Kıbrıslı Türklerin ya da Kıbrıs Türk toplumunun, Kıbrıslı Rumlar ya da Kıbrıs Rum toplumu karşısında, müzakere süreci içerisinde elde ettiği en önemli başarı, “Equal footing” denen “şey”dir!

-*-*-

Nedir “equal footing?”

“Eşit zemin diyebiliriz” diyor tecrübeli bir diplomat...

Eşit zemin, eşitlik temeli... 

Kısacası, Kıbrıs’ta iki büyük toplumun müzakere masasındaki eşitliği...

-*-*-

Ve aynı tecrübeli diplomat özetle şunları ekliyor:

“... 1970’lerde becerdik, Rumların sarhoş anına rast geldi veya bizimkiler cin gibi davrandı ve Birleşmiş Milletler (BM) nezdinde veya BM Genel Sekreteri’nin önünde ‘iki eşit toplum’ olarak kabul görmeye başladık...”

-*-*-

“Nikos Anastasiadis, nereye giderse gitsin, Kıbrıs Cumhuriyeti Cumhurbaşkanı’dır ve öyle kabul görür, Ersin Tatar’ı da kimse tanımaz. Ama her ikisi de BM Genel Sekreteri’nin huzurunda, müzakere masasında eşittir. Toplum lideridir. Ekselansları Anastasiadis ve Ekselansları Tatar’dır.”

-*-*-

“Ersin Tatar da Nikos Anastasiadis de BM Genel Sekreteri ve BM Genel Kurulu önünde eşit toplum liderleridir.”

-*-*-

“Son zamanlarda Ersin Tatar, dolduruşa da gelerek, “egemen eşit iki devlet” diyor... Peki bu iddiasında veya talebinde ne kadar gerçekçidir?”

-*-*-

BM Genel Sekreteri geçenlerde Anastasiadis ile Avrupa’da, görüşmüştü... Ortalığı yedik, yırttık, “O’nunla görüştün, bizimle de görüşmelisin” dedik, Barbaros Şansal’ın hapis cezası almasına sebep olduğu sözlerdeki gibi, “dike dike” kabul etti. Etmek zorundaydı. Neden? Eşit iki toplum lideri meselesinden. ‘Equal footing’.”

-*-*-

“BM Genel Sekreteri eğer Anastasiadis ile görüşürse, bizimle de görüşür.

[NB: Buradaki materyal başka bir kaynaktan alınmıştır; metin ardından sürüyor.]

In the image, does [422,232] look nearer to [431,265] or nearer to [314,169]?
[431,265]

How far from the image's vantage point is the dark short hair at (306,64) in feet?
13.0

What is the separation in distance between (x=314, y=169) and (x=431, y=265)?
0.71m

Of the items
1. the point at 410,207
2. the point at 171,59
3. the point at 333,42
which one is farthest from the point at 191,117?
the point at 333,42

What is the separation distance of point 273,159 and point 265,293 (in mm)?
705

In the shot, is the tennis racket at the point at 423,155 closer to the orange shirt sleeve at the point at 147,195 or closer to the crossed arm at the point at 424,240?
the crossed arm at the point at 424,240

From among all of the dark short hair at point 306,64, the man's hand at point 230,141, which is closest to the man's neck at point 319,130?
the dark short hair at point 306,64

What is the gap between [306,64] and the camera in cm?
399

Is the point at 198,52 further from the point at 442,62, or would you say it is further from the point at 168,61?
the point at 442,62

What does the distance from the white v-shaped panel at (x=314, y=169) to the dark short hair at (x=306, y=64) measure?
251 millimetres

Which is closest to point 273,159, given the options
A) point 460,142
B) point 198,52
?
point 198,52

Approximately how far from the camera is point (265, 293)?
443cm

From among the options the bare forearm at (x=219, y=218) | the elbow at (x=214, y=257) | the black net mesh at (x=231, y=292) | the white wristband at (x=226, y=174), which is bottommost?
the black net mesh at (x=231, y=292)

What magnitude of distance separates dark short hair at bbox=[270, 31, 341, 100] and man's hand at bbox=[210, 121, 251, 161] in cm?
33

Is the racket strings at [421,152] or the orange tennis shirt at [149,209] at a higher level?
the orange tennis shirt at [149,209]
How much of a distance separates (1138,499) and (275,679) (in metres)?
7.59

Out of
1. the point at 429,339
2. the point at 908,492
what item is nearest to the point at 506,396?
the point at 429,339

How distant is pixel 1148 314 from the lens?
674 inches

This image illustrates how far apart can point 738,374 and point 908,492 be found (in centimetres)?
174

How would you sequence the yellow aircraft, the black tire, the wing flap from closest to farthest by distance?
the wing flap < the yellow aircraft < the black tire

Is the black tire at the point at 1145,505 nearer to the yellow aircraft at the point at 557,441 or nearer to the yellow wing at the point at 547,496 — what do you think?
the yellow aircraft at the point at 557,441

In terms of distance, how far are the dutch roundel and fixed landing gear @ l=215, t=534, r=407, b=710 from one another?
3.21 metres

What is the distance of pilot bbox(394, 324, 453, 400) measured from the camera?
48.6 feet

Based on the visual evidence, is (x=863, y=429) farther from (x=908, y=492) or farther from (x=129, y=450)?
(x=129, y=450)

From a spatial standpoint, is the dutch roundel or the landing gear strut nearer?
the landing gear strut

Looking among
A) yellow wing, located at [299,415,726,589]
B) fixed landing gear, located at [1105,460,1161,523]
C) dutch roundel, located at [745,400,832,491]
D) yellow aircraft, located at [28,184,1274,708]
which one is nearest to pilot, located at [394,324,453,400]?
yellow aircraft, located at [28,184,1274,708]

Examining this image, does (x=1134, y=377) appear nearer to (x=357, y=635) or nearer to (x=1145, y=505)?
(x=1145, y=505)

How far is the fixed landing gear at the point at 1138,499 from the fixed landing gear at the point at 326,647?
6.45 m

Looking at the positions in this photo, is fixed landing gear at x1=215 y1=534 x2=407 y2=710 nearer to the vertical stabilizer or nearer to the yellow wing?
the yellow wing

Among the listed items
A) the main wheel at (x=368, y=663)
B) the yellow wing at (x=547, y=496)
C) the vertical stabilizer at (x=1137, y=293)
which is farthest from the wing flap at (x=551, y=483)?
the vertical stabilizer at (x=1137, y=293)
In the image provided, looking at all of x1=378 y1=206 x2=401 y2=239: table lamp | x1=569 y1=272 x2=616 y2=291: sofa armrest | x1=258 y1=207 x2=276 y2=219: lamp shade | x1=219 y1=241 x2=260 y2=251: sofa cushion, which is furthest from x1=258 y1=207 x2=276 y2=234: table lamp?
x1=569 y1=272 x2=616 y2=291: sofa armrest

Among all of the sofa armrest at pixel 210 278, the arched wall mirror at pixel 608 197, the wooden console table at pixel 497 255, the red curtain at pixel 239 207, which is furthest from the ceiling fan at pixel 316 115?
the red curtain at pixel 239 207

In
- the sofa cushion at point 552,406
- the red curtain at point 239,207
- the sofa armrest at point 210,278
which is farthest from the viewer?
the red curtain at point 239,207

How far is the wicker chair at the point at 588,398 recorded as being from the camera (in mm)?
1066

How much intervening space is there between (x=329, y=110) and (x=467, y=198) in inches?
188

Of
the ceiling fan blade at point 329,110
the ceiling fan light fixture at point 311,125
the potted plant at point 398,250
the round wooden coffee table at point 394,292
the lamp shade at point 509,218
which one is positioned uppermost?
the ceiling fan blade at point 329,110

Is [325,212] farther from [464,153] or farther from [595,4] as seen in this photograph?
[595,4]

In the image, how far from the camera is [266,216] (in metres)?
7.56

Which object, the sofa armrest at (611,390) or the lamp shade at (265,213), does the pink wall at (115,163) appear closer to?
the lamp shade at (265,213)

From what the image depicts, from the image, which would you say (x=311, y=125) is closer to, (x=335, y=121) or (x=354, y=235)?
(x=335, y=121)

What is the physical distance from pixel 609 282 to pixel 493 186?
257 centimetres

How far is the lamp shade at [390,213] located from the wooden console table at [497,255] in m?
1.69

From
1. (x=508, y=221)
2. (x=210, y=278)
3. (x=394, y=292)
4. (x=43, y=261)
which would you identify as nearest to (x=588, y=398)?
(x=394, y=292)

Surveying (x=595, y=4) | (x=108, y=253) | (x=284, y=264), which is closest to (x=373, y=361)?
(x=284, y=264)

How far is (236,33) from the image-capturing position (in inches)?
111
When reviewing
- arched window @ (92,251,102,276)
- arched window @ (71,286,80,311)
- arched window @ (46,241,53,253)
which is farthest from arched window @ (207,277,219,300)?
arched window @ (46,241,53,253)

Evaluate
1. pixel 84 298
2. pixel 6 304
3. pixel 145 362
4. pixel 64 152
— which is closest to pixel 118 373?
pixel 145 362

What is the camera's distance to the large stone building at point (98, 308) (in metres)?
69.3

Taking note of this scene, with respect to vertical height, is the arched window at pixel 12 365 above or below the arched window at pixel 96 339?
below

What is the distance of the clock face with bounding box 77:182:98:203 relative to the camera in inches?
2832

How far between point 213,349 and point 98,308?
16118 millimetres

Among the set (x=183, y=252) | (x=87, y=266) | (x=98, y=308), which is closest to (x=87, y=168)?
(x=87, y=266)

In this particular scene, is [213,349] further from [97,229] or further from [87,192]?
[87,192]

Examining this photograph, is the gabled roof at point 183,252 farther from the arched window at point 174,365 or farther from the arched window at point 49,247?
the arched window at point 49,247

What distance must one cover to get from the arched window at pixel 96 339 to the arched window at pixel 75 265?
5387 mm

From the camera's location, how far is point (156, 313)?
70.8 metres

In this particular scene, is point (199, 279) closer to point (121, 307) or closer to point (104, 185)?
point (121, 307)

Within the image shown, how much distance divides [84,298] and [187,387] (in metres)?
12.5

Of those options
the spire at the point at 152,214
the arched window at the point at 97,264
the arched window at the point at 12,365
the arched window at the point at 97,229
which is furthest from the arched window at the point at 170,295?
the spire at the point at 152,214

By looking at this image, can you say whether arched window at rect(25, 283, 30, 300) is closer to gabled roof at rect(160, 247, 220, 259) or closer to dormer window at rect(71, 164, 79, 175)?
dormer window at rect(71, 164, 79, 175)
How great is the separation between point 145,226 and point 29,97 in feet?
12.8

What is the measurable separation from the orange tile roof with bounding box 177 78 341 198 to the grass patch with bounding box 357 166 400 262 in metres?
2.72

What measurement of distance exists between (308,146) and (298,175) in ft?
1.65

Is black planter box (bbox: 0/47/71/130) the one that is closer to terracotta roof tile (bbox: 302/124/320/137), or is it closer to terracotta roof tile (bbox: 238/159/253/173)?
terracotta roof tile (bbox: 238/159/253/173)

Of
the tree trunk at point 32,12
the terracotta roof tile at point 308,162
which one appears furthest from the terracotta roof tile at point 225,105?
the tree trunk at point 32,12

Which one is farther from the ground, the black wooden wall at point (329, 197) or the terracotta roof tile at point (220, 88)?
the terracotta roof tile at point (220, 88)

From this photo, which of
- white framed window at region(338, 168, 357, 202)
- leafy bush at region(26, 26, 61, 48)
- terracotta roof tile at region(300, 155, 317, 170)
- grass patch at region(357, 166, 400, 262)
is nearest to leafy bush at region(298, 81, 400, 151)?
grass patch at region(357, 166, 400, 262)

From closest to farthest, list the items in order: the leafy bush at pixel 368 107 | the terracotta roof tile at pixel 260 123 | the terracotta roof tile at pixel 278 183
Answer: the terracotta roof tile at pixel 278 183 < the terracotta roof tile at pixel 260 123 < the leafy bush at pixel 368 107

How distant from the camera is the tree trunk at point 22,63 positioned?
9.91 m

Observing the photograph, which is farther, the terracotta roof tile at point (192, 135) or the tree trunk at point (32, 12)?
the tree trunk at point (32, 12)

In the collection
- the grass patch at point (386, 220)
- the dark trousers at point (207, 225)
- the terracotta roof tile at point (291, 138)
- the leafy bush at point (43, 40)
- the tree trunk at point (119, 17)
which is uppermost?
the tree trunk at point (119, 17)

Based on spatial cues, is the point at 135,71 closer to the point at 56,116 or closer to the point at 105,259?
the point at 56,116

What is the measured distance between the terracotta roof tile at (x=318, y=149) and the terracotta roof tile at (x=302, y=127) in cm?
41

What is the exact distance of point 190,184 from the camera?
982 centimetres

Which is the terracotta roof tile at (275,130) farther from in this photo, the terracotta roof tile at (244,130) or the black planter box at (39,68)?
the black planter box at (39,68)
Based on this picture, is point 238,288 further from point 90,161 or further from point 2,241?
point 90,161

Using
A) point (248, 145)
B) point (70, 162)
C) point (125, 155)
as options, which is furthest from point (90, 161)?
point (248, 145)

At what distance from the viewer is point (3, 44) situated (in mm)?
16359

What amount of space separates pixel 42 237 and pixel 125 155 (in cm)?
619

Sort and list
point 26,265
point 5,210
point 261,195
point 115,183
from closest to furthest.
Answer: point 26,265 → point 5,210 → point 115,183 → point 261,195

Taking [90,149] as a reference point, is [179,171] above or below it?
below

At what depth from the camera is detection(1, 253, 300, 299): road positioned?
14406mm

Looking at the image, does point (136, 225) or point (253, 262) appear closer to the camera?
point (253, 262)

Anastasiadis’e mektup yazarsa, bize de yazar. Aman ha; bu kazanım, bizim müzakere sürecindeki en ciddi, en büyük, en önemli kazanımımızdır. Sakın bunu kaybetmeyelim”... 

-*-*-

“BM Genel Kurulu her yıl Eylül ayında toplanır. Dünya liderleri gider, bu genel kurula hitap eder ve Genel Sekreter de liderleri, beşer, onar dakika kabul edip görüşür. Rauf Denktaş, Mehmet Ali Talat, Derviş Eroğlu ve Mustafa Akıncı bunu yaptı ve görüştü. Çok önemi var mı? Bir şey konuşmaya vakitleri bile yoktur ama hem bizim hem de Rum toplumunun liderlerini eşit olarak kabul ediyor olması açısından çok önemlidir. Kıbrıs Türk Diplomasi’sinin en büyük kazanımı kesinlikle budur.”

-*-*-

“... Şimdi Ersin Tatar da gidiyor... Beş dakika, on dakika veya 20 dakika da olsa, BM Genel Sekreteri ile bir araya gelecek. Fotoğrafları çekilip servis edilecek. Hangi sıfatla?”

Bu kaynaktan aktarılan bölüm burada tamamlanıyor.